LISTING:
----------------

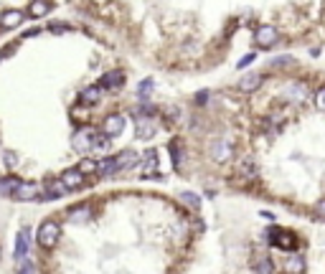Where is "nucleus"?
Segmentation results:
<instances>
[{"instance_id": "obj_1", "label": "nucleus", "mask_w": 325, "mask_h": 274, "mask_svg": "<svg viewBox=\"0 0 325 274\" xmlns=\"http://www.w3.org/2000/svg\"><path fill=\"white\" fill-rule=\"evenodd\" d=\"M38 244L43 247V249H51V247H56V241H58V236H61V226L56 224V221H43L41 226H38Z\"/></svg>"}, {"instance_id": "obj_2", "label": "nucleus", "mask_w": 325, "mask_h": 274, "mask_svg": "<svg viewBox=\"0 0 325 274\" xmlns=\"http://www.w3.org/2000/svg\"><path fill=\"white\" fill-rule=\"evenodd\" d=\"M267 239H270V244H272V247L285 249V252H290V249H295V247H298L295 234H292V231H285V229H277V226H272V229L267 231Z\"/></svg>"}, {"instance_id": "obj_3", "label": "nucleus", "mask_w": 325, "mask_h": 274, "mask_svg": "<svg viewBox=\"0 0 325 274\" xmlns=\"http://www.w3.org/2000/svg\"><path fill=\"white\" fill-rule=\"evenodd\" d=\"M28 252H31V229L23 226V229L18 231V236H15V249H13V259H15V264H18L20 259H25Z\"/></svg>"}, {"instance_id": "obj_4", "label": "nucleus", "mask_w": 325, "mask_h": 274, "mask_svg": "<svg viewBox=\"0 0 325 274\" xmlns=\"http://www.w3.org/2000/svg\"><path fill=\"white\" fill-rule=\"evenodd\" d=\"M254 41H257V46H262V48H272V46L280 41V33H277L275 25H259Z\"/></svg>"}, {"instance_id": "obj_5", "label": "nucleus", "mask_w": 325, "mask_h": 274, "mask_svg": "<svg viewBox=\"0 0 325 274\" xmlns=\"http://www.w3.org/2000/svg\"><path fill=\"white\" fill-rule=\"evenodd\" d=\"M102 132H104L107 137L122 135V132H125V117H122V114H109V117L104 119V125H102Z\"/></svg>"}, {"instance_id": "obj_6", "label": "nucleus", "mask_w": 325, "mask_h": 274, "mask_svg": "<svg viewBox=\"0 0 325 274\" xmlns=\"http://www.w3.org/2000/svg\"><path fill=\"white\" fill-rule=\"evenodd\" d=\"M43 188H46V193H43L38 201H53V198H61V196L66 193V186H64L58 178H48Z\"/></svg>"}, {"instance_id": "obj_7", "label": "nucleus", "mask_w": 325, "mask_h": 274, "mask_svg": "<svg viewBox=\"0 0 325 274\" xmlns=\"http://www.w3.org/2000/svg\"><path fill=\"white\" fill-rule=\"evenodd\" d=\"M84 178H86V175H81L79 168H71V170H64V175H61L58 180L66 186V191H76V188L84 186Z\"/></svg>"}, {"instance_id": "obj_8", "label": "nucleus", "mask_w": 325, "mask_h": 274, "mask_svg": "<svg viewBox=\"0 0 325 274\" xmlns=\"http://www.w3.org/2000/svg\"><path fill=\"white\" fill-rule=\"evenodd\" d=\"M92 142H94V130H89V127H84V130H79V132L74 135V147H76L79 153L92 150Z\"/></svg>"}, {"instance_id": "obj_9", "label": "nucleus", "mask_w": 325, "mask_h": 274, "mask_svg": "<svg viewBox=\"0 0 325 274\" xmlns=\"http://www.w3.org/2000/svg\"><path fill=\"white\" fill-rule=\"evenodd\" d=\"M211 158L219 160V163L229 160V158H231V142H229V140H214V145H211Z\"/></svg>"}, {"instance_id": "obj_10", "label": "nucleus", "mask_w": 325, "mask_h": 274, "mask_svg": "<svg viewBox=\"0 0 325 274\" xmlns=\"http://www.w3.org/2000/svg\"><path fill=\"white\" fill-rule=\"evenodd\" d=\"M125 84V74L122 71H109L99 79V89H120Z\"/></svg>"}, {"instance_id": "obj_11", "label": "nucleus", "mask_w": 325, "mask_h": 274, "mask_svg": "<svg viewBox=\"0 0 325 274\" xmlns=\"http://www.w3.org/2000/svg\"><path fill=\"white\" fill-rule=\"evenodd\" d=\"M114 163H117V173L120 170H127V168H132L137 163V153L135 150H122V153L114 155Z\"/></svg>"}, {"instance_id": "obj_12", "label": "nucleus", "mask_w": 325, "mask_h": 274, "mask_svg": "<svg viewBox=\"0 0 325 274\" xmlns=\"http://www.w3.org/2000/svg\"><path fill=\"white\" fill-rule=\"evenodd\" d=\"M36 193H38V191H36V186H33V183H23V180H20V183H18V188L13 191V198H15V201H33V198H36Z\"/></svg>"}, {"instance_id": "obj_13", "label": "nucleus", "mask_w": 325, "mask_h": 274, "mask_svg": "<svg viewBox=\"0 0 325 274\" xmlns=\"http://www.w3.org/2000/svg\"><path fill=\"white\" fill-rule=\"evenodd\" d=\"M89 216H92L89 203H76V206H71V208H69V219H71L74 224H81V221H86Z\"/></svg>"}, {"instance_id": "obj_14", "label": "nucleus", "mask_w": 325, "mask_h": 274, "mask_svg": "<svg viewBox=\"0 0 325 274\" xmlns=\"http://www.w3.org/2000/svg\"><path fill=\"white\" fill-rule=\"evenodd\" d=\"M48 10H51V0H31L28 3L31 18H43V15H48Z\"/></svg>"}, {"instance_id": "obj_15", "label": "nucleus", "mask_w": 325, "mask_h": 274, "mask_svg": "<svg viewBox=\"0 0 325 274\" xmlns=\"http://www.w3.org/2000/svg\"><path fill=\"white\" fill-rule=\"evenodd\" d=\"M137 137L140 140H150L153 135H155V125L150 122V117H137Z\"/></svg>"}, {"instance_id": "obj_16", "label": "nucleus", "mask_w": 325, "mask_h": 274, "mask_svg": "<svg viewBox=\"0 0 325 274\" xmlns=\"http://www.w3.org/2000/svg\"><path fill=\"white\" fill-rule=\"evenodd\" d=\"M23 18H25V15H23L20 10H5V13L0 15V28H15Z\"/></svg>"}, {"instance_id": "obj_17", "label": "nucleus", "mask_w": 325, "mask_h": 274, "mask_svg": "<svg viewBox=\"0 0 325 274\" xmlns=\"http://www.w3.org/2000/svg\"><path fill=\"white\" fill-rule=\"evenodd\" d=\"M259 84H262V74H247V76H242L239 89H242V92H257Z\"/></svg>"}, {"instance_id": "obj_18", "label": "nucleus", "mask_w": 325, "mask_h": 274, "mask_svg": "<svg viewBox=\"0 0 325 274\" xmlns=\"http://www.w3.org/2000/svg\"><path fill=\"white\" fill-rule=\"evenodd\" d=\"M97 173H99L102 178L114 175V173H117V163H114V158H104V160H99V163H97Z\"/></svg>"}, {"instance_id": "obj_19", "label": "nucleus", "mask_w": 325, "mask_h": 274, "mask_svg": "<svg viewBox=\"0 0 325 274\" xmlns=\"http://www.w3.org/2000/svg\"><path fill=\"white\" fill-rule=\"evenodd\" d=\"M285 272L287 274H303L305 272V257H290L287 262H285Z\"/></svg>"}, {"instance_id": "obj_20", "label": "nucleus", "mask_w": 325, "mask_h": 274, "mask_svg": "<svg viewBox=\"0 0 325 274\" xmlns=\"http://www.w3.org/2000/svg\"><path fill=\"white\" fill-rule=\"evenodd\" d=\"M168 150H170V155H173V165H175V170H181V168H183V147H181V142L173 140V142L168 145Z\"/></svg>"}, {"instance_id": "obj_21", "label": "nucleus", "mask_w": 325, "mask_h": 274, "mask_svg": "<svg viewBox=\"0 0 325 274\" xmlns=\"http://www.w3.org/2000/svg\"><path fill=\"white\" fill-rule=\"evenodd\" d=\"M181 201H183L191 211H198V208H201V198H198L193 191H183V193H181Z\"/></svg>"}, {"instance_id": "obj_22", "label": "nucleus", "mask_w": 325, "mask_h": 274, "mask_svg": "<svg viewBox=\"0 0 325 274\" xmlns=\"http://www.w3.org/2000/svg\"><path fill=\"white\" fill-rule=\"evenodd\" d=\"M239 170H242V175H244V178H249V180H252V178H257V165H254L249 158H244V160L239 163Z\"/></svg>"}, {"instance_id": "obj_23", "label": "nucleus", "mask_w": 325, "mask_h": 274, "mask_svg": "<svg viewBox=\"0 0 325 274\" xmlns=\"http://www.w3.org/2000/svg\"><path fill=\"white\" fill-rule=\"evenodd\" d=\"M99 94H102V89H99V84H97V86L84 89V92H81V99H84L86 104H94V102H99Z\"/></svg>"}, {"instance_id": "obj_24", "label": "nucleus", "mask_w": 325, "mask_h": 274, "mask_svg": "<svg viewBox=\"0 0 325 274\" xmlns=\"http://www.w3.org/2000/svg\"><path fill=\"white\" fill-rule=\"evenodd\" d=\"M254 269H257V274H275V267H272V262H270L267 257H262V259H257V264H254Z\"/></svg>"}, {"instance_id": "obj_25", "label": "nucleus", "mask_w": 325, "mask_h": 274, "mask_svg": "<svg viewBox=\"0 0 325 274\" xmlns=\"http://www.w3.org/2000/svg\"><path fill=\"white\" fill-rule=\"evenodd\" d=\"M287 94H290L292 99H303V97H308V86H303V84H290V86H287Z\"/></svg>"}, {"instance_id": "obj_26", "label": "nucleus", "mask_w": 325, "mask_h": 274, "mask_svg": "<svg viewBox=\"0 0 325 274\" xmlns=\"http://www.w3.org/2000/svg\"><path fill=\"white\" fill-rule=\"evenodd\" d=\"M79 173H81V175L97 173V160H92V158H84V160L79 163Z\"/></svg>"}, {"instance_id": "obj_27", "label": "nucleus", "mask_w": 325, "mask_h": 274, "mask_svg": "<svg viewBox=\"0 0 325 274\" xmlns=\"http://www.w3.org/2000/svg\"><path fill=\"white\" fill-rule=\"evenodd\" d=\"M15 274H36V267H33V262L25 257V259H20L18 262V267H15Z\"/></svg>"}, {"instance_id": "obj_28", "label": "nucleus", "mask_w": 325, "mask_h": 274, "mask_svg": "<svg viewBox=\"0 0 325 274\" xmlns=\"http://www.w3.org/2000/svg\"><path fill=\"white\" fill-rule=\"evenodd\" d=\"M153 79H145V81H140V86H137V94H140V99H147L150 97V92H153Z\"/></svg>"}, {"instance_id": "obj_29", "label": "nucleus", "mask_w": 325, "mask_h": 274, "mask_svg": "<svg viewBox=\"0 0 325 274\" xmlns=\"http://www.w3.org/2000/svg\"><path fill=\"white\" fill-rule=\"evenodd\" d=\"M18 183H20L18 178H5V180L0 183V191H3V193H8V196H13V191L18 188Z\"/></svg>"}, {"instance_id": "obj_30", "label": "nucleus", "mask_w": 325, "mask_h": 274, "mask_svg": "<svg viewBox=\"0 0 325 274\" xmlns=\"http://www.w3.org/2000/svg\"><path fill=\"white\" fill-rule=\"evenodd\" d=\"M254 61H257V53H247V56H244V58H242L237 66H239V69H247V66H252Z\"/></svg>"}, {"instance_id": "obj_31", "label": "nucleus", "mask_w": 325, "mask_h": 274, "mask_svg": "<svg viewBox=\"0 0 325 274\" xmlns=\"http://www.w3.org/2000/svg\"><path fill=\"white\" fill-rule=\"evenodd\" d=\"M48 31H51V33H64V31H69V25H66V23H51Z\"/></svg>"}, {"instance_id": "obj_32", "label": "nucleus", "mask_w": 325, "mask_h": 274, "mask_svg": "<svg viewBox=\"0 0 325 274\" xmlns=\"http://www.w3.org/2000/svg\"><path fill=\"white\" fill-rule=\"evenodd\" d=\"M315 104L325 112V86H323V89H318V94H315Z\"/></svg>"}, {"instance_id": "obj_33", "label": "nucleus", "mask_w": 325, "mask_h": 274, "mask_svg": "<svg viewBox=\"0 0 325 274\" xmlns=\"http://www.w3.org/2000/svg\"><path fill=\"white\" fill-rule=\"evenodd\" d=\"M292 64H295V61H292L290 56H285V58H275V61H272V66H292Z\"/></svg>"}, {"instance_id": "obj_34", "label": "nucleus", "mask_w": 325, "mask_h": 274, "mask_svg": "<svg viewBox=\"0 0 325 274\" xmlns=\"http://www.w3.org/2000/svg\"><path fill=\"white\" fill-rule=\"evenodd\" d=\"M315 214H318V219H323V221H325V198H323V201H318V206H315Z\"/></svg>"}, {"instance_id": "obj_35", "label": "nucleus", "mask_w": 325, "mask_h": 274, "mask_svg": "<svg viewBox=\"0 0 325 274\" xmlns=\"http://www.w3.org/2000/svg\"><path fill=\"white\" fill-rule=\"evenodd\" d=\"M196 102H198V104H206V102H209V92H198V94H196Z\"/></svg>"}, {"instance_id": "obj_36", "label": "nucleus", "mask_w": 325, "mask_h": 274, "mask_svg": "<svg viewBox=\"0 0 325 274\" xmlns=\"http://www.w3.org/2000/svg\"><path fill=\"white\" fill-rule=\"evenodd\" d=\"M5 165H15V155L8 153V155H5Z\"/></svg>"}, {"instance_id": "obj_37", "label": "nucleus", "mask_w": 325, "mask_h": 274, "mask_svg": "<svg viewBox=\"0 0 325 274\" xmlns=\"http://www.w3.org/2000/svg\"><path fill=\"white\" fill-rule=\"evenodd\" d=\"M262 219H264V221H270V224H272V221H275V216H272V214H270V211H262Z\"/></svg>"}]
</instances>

----------------

REQUIREMENTS:
Print everything from the first of the lines above down to the line that contains "<instances>", including that line, and leave the pictures out.

EXERCISE ANSWER:
Where is "nucleus"?
Segmentation results:
<instances>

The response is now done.